Most of the blue-shirted Walmart employees in the museum cafeteria this afternoon declined to be interviewed (“I don’t know if we’re permitted to socialize with media,” said one). A group of Washington employees at one table were effusive in praising their trip, but became reticent once I brought up their green-shirted counterparts. “We have no comments about that,” said one. “They can do their own thing, but we’ll do our own,” said a second. “They’re in the wrong dress attire for us,” a third said with a laugh.
Lancaster, Texas, OUR Walmart activist Colby Harris told The Nation that he’d repeatedly seen Walmart management swoop in to disrupt or avert potential conversations between OUR Walmart members and the workers brought to town by Walmart as their paths crossed over the week.

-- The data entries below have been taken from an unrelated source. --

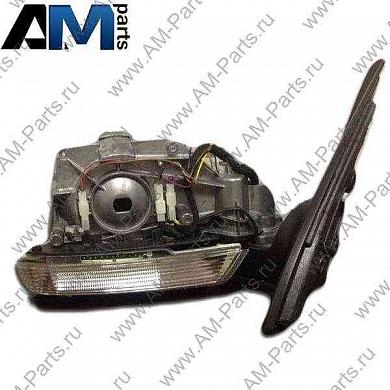 Корпус зеркала правый с электрорегулировкой и склад Туарег (2003-2010) 7L6857508GK9B9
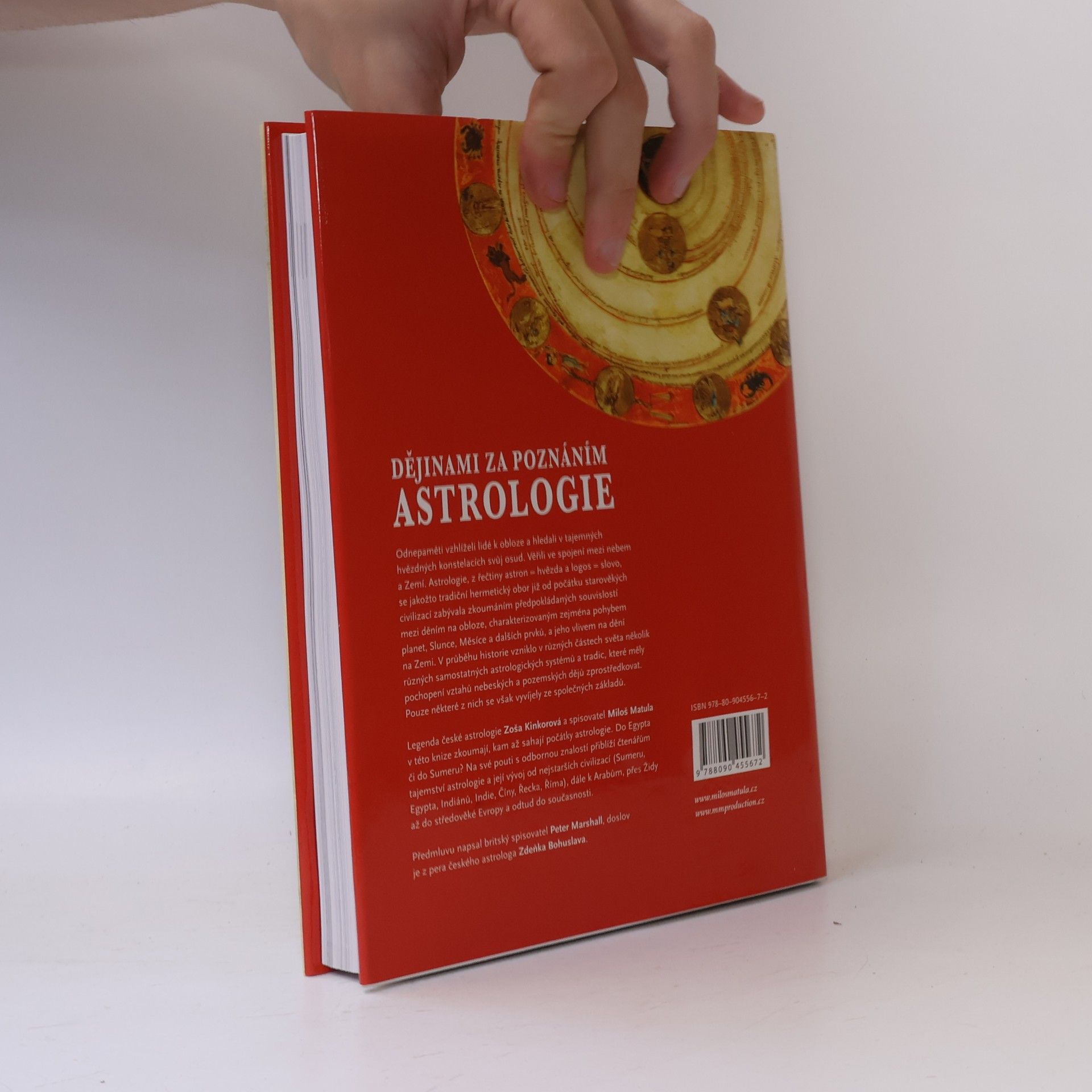 Zoša Kinkorová Dějinami za poznáním astrologie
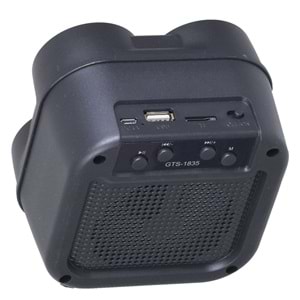 GREATNİCE Usb-Sd-Bt-Fm Flame Lıght (Alev Işığı) Müzik Kutusu GTS-1835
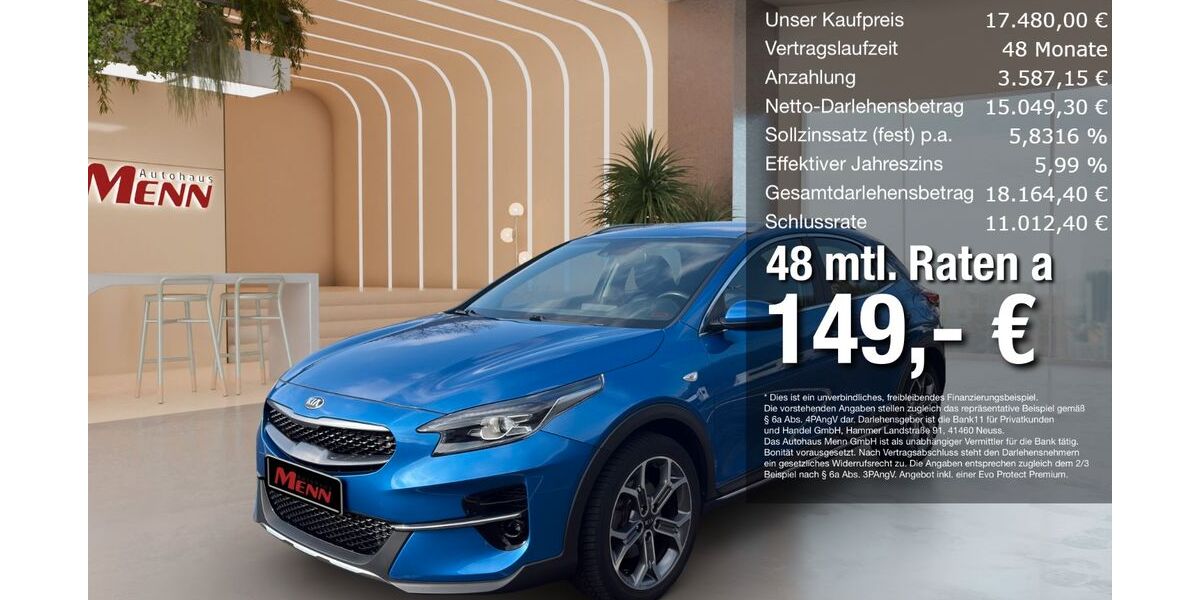 Kia XCeed 91.480 km 17.480 &euro; Siegen 57074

The Arkansas Democrat-Gazette reported that Wednesday’s pre-shareholder meeting for employees brought to town by Walmart included management speeches comments blasting OUR Walmart: “They’re paid to disrupt this week’s activities,” Walmart US COO Gisel Ruiz told the gathered associates, “and that is just plain wrong.” Walmart US CEO Bill Simon reportedly told employees, “People shouldn’t just assume that you’re not smart enough to know what a good job is.”
NOW Calls Out the Obamas
Today’s protests followed OUR Walmart events yesterday including a noon demonstration at Walmart’s Bentonville headquarters, and an evening forum focused on Walmart’s impact on communities and the broader economy. Speaking to a half-full Northwest Arkansas Community College auditorium and an online livestream audience, leaders from groups including Color of Change, the National Congress of Black Women and the National Organization for Women urged support and solidarity for the Walmart workers’ efforts.
Interviewed following the panel, NOW President Terri O’Neill told The Nation that “people have seen through the PR” and that Walmart would not be able to mollify its critics with cosmetic changes. Asked about the most prominent progressives to praise Walmart—President and first lady Barack and Michelle Obama—O’Neill responded, “friends tell friends when they have screwed up and so we do.” Asked if she meant that the Obamas had “screwed up” by touting Walmart’s example in areas ranging from hiring veterans to healthy food, O’Neill said, “Oh yes. Oh absolutely.” She urged the White House to start “exercising leadership” to transform a Walmart business model she called “corrupting and corrupted.” “The White House,” said O’Neill, “should be leading the charge against the gross immorality of that business model.”
The White House did not respond to a request for comment.